La kermesse dal 3 al 13 settembre. Trasloco in pullman a Bologna per sentire Elly. Applausometro puntato su Majorino, Scavuzzo e Calabresi

Assaggio di primarie Alla Festa Mario Calabresi

Elly Schlein snobba Milano, dal 3 al 13 settembre torna all’Arci Corvetto la Festa del Pd ma per la giornata conclusiva non sarà la segretaria nazionale a portare la carica alla città forse più importante della tornata delle Comunali 2027 ma «la Festa si sposterà a Reggio Emilia», partenza in pullman dopo il pranzo dei volontari domenica 13 per «ascoltare l’intervento della Schlein alla festa nazionale» spiega il segretario metropolitano Alessandro Capelli. E viene il sospetto che sia una mossa «riempipista». Tant’è, manca Schlein ma si alterneranno sul palco o dirigenti Pd e del campo largo (o larghissimo), presenti tra gli altri Stefano Bonaccini, Roberto Speranza, Francesco Boccia, Pier Luigi Bersani, il leader di Iv Matteo Renzi (sabato 5) e il segretario di Azione Milano Francesco Ascioti, Nicola Fratoianni per Avs (il 12), il coordinatore M5S Milano Stefano Buffagni (il 7).

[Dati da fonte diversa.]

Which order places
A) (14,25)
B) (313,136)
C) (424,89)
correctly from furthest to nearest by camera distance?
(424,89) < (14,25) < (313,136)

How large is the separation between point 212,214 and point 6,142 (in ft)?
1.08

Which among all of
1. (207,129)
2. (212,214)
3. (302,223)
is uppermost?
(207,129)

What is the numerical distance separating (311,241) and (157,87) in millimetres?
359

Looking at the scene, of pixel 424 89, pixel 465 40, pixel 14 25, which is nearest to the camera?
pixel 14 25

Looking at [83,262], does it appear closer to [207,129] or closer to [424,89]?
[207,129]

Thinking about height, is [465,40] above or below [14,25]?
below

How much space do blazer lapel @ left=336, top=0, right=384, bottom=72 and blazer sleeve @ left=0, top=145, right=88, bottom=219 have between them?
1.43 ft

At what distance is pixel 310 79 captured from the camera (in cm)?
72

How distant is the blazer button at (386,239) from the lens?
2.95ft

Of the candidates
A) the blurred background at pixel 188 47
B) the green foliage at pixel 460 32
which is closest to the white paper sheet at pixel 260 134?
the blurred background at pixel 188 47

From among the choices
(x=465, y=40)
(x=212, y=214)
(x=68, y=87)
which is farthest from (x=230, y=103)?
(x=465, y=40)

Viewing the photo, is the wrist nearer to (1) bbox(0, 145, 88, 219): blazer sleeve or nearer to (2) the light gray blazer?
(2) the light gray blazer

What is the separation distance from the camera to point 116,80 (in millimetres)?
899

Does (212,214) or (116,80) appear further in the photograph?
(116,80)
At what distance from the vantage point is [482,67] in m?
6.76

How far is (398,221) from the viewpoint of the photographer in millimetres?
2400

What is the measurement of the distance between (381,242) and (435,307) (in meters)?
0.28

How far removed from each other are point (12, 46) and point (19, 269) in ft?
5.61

Anticipo di primarie: il partito monitorerà l’applausometro per i papabili candidati sindaci che si alterneranno alla festa, il capogruppo regionale del Pd Pierfrancesco Majorino (l’8), la vicesindaco Anna Scavuzzo (l’11), Lorenzo Pacini (l’8), l’assessore Emmanuel Conte (il 5), gli attivisti Carlotta Cossutta (il 3) e Tommaso Goisis (il 7). E ovviamente, tra i nomi in pole, il giornalista Mario Calabresi, a confronto con don Luigi Ciotti (il 12) . Il sindaco Beppe Sala parteciperà il primo giorno al dibattito su «Lombardia, Italia: costruire l’alternativa», dopo i saluti dei dirigenti locali Silvia Roggiani e Capelli. Titolo della festa: «É il tempo delle passioni felici». In un tempo in cui «c’è chi alimenta il dibattito con paura e odio, la Festa rimette al centro la voglia di costruire» afferma Capelli. Aggiungendo che «felicità per me significa battersi per tenere insieme diritti civili e sociali, perché la libertà di una persona non può essere fatta a pezzi». Stoccata al leader M5S Giuseppe Conte che ha rinnegato il woke. Volemose bene. In compenso, Conte Milano - il World Join Center, zona Portello -, per chiudere il 19 e 20 settembre «Nova 2.0» e presentare il programma con cui si siederà al tavolo con i partiti del campo largo.